劇場公開日 1986年10月4日

「鷲尾いさ子の貴重なヌード」野ゆき山ゆき海べゆき kossyさんの映画レビュー(感想・評価)

4.0鷲尾いさ子の貴重なヌード

2021年4月29日
PCから投稿
鑑賞方法:CS/BS/ケーブル

 お昌ちゃん(鷲尾)に惚れてしまったのは少年たちをはじめ、尋常小学校の川北先生(竹内力)、青木中尉(佐藤浩市)、いかだ乗りの早見勇太(尾美としのり)たち。そのうち早見が彼女の恋人となっていた。

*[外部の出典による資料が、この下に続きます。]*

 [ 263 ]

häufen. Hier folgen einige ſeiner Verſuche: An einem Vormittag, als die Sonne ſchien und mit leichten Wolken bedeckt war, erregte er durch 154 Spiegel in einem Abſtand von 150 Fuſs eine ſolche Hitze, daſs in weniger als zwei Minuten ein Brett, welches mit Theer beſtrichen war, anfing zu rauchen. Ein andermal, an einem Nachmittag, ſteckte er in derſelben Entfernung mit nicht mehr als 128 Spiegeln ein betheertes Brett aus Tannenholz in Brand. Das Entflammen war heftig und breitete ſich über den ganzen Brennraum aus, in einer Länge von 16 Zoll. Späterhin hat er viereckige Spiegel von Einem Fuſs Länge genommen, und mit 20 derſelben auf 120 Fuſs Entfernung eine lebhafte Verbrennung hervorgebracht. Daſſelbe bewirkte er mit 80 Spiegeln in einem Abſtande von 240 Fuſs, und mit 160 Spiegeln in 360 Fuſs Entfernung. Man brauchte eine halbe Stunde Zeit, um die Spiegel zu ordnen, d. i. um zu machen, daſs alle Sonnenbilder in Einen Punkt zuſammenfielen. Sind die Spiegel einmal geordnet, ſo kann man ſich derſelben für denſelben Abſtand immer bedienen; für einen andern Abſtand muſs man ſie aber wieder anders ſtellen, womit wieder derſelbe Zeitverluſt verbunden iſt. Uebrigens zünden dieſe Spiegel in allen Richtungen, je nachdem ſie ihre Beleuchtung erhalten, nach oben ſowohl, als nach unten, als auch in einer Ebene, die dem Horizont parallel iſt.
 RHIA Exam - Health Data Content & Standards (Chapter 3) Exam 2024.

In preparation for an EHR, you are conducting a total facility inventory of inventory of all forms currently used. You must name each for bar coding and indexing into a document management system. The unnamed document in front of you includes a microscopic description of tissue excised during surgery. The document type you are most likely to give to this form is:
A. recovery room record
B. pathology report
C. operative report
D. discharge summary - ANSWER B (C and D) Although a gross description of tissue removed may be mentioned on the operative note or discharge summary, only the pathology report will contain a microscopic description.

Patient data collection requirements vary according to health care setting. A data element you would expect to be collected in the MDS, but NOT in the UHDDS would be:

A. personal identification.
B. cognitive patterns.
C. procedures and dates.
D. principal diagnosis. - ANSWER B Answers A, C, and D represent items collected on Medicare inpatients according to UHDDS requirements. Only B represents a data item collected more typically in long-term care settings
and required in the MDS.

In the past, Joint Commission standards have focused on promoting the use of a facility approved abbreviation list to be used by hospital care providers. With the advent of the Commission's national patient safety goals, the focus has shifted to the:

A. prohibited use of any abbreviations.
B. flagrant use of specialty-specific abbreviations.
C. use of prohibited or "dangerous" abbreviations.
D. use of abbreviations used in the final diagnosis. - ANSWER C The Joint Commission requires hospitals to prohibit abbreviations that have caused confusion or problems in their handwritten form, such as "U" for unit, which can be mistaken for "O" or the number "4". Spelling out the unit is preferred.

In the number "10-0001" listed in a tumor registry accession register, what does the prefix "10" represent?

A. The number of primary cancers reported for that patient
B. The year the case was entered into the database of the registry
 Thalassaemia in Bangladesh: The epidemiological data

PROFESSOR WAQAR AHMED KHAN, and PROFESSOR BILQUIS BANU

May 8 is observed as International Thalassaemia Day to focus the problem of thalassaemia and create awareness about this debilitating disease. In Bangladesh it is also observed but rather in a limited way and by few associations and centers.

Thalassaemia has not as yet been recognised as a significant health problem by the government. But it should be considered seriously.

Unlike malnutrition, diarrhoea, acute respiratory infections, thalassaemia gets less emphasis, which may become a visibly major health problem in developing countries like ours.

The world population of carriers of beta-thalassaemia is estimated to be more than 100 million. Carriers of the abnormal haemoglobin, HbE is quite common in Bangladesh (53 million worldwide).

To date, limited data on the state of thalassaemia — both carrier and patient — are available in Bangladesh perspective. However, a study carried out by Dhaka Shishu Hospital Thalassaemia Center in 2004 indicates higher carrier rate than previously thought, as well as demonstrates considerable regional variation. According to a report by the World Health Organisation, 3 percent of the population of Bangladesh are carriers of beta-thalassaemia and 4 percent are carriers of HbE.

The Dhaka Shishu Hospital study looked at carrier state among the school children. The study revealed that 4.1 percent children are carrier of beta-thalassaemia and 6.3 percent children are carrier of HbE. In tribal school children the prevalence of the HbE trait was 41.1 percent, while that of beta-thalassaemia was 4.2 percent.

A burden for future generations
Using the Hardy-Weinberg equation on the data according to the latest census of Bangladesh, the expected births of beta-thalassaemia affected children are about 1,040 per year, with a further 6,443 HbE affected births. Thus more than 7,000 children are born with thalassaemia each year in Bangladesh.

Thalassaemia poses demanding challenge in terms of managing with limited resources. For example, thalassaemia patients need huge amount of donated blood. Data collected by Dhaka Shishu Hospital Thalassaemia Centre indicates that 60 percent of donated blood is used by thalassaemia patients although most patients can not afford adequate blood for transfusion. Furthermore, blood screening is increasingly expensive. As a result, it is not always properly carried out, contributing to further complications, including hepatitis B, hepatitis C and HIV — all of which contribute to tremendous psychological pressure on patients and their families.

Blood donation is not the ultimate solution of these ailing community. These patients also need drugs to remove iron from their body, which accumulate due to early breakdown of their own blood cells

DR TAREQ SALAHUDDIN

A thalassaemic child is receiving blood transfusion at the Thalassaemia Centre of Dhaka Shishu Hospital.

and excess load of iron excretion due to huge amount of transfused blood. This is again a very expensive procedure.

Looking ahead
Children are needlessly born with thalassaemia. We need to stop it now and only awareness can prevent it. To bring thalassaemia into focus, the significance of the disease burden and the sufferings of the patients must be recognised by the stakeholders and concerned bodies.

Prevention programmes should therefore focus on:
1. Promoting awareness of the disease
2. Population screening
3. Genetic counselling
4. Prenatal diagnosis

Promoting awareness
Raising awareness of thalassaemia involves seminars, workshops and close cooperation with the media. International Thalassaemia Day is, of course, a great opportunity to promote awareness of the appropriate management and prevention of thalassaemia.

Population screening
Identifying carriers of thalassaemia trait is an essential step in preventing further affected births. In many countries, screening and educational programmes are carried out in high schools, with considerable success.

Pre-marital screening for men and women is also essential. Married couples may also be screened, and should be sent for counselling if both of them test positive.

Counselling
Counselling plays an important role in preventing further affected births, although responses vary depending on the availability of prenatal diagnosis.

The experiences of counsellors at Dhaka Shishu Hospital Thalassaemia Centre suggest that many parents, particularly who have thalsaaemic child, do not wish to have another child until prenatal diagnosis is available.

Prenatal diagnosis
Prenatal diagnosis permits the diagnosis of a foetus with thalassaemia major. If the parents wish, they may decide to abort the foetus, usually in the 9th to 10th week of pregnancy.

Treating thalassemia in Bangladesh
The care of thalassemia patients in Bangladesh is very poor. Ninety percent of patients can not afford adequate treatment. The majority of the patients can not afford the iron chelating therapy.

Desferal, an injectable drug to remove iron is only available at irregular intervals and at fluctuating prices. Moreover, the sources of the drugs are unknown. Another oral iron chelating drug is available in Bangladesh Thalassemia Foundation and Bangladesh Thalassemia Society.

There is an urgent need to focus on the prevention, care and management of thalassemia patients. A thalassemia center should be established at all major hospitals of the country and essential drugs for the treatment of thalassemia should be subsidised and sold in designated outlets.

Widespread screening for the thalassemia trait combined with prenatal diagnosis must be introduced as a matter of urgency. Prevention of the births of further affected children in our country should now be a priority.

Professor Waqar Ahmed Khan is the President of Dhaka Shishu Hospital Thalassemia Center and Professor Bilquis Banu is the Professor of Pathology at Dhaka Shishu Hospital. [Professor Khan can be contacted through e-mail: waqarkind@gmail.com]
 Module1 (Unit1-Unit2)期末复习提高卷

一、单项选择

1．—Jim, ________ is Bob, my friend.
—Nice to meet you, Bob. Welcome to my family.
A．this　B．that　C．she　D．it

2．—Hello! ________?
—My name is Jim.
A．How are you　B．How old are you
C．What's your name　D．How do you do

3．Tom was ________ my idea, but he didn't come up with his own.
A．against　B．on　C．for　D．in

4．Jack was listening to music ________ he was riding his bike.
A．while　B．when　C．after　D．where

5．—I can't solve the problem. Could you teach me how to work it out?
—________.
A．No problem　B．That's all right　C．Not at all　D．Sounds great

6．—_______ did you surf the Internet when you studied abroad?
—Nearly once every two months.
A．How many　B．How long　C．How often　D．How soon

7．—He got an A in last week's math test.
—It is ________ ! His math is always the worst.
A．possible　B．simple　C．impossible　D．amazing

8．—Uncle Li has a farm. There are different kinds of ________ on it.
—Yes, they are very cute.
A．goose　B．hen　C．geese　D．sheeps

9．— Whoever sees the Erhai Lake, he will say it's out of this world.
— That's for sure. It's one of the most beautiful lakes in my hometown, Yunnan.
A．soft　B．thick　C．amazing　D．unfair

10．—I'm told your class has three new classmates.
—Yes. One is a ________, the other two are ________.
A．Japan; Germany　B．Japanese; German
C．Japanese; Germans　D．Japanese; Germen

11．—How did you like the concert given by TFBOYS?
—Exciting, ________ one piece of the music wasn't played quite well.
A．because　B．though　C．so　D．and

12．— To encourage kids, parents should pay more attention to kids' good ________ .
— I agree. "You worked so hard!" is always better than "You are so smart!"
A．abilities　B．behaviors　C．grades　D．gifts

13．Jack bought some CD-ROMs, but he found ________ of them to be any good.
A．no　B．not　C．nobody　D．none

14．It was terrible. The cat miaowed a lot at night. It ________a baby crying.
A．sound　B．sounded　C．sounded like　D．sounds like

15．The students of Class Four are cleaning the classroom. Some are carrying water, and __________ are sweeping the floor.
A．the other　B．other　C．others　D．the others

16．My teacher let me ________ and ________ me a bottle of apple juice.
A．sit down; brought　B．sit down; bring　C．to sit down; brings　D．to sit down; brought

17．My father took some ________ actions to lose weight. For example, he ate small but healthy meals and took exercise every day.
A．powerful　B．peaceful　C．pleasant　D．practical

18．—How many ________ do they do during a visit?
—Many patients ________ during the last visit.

 少年たちは転校生大杉(片桐)と対立しケンカばかりだったが、医者の息子である須藤総太郎(林)の提案で戦争ごっこを始めることになった。このノスタルジックなわんぱく戦争こそが映画のテーマであるのだが、現代のいじめ問題なんて吹っ飛んでしまうかのような内容だ。しかし、本物の戦争が目前に迫っていた。いつまでたっても双眼鏡とロシア語で描かれた辞典のような本を手放さない林泰文の演技は光る。

 お昌ちゃんと大杉とは異母姉弟。ギャンブル好きの船乗りである父親(峰岸徹)のためにお昌ちゃんは四国の女郎屋に売られることになり、恋人の早見には召集令状が届いていた。女郎屋の件を知らなかった早見は駆け落ちする予定だったが、潔く戦地に向かうと決心していた。しかし実情を知ると、召集されてから脱走する。そして、子供たちは売られゆく少女たちの掠奪計画を実行するのだ・・・実に痛快な展開ではあるが、女衒の清六(佐藤允)には戻ってくるはずだと達観した雰囲気。不景気の世にあって、娘を売らねばならない事情を知り尽くしているようだ。

 最後には青木が早見を射殺。そして、油をかぶっていたお昌ちゃんも焼け死んでしまう。そんな虚しさを残してはいたが、エピローグにて痛快な展開。わんぱく共の小さな反抗だった。

 ストーリーもすごくいいのに、どうしてコミカルな演出にこだわるのか・・・特に竹内力なんてのは可哀そうなくらいコミカルな動きばかり。鷲尾にしても、いい表情があるものの、台詞回しでNGをくらいそうなシーンをそのままにしている・・・まぁ、ここが大林らしい素人くささの演出なんだろうけど。

 とりあえず、鷲尾いさ子の貴重なヌードは保存版。